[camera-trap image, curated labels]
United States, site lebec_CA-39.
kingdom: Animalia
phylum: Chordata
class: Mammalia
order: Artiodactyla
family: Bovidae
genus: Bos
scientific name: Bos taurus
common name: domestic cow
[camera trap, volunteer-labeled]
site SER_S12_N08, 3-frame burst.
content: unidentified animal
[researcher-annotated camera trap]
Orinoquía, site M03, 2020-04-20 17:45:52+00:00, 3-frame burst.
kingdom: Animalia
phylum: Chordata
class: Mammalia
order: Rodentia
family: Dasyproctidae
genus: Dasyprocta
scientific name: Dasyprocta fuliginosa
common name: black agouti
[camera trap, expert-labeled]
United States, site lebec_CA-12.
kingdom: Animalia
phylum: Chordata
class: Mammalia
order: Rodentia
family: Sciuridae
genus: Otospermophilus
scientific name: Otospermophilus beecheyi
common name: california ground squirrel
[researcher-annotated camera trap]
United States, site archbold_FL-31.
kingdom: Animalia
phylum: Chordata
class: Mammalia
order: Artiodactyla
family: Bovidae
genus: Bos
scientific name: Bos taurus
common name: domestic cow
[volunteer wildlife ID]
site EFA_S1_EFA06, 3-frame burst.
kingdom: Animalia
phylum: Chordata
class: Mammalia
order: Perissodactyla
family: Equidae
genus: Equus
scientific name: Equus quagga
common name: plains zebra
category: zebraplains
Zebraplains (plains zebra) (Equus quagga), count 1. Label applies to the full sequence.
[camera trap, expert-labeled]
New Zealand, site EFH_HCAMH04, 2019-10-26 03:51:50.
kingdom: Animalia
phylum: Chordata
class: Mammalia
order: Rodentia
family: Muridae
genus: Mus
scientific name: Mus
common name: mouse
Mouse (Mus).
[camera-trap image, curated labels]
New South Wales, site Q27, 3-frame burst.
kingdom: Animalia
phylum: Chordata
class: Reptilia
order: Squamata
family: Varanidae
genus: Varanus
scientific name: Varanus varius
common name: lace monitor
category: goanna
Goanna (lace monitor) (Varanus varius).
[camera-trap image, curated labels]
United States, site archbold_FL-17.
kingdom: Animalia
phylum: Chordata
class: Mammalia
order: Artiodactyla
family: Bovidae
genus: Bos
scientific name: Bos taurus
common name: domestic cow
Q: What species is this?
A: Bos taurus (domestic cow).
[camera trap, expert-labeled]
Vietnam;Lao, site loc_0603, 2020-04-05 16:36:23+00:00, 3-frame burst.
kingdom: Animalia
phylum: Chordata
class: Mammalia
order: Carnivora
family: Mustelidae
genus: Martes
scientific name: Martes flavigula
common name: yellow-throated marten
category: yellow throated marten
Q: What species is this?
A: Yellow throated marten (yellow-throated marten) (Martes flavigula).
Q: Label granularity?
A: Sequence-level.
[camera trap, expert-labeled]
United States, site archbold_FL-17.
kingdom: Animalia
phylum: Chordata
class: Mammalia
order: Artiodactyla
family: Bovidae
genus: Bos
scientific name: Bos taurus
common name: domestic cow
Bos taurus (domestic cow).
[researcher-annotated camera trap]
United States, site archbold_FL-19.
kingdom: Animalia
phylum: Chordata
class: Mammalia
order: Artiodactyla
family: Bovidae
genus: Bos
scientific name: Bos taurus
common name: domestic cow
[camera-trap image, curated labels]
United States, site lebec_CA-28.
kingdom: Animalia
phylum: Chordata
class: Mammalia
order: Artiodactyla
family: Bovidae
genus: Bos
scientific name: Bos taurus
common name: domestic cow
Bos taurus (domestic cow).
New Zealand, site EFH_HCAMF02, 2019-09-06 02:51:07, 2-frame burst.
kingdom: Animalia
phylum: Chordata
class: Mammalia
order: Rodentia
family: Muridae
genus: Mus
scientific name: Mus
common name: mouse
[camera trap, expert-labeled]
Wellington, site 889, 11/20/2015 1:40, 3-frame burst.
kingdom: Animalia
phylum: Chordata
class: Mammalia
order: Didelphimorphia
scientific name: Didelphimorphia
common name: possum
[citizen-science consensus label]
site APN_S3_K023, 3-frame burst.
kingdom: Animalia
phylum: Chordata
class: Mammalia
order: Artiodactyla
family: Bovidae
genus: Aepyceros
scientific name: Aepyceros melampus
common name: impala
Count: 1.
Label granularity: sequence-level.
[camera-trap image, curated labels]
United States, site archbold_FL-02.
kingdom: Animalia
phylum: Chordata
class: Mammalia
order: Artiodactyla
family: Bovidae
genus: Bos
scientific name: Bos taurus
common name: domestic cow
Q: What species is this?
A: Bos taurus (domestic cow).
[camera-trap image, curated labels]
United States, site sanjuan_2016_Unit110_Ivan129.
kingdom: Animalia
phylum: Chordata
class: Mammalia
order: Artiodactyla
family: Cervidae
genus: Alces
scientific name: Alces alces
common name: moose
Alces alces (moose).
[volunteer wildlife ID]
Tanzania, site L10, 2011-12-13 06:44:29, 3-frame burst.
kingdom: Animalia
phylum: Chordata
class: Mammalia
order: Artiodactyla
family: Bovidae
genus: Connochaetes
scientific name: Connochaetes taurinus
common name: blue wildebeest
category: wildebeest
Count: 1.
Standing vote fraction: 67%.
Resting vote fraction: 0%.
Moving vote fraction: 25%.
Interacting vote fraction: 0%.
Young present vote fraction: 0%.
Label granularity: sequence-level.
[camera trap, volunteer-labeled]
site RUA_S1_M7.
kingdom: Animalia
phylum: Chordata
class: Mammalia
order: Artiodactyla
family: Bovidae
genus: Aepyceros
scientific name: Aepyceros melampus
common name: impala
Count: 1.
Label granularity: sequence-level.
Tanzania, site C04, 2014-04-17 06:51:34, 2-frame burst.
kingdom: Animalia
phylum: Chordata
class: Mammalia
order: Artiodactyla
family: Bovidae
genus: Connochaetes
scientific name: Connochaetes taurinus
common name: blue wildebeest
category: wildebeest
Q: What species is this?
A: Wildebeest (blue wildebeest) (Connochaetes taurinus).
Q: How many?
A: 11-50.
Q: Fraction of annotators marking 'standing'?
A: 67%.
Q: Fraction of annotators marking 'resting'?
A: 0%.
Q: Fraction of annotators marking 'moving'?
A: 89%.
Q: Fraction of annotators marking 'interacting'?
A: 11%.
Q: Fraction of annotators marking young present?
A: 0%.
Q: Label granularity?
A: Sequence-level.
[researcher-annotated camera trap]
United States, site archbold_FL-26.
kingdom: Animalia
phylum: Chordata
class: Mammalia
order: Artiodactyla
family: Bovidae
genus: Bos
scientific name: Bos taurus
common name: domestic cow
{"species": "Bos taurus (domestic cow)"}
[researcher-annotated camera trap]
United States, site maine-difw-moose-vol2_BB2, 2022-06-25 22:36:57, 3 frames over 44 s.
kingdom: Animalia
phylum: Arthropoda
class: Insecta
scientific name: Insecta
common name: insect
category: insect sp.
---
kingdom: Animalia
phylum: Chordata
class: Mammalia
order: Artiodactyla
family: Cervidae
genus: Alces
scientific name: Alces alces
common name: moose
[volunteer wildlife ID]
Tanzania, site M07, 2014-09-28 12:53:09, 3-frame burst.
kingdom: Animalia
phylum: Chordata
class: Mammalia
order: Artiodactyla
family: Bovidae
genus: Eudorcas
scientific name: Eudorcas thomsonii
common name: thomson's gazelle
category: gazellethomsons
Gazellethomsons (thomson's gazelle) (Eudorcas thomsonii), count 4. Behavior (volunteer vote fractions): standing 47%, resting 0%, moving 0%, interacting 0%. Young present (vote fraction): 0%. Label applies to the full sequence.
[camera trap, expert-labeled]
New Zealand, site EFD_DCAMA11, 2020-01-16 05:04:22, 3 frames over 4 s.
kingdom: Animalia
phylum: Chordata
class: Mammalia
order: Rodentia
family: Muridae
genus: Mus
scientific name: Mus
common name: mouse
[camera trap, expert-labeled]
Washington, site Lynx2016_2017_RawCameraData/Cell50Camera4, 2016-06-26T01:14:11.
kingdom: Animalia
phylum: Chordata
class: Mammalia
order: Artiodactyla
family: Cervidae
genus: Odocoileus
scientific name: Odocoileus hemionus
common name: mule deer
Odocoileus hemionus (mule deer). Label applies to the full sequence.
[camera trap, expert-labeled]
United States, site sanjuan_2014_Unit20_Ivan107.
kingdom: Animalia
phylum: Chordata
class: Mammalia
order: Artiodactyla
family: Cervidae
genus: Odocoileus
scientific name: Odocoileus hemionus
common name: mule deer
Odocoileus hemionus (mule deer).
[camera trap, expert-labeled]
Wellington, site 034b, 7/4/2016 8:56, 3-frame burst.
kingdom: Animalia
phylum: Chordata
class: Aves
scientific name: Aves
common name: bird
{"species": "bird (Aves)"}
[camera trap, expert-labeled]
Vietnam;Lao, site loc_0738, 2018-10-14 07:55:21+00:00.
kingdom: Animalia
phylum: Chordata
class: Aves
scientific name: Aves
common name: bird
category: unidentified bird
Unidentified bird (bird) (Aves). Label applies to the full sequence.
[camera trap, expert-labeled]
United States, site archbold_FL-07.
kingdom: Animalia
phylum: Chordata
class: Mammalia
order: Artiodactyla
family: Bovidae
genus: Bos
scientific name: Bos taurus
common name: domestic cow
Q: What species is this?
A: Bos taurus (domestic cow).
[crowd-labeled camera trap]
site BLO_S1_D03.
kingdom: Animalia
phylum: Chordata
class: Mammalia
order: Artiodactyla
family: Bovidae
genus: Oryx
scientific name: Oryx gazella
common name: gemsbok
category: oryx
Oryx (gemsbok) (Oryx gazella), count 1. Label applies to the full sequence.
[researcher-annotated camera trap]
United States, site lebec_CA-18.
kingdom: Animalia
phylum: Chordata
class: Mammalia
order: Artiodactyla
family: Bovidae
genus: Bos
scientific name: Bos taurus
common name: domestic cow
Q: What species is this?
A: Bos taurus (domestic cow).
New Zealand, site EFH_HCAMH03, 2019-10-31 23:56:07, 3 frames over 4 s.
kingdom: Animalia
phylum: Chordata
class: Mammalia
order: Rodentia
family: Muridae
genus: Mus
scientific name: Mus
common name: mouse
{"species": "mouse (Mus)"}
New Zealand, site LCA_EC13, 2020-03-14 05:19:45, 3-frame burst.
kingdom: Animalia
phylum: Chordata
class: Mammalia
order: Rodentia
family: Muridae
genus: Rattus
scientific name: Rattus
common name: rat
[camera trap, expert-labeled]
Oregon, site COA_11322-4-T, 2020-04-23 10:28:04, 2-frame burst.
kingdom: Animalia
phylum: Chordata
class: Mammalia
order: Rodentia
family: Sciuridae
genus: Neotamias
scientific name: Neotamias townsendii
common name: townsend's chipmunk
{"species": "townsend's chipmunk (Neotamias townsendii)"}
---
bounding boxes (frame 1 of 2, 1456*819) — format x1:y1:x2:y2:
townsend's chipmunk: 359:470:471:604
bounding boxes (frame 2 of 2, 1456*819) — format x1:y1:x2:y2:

....

• **EXERCISE PROMPT**
Each line that holds the string "marking" is to be copied from the entries above.

• **TASK RESPONSE**
Q: Fraction of annotators marking 'standing'?
Q: Fraction of annotators marking 'resting'?
Q: Fraction of annotators marking 'moving'?
Q: Fraction of annotators marking 'interacting'?
Q: Fraction of annotators marking young present?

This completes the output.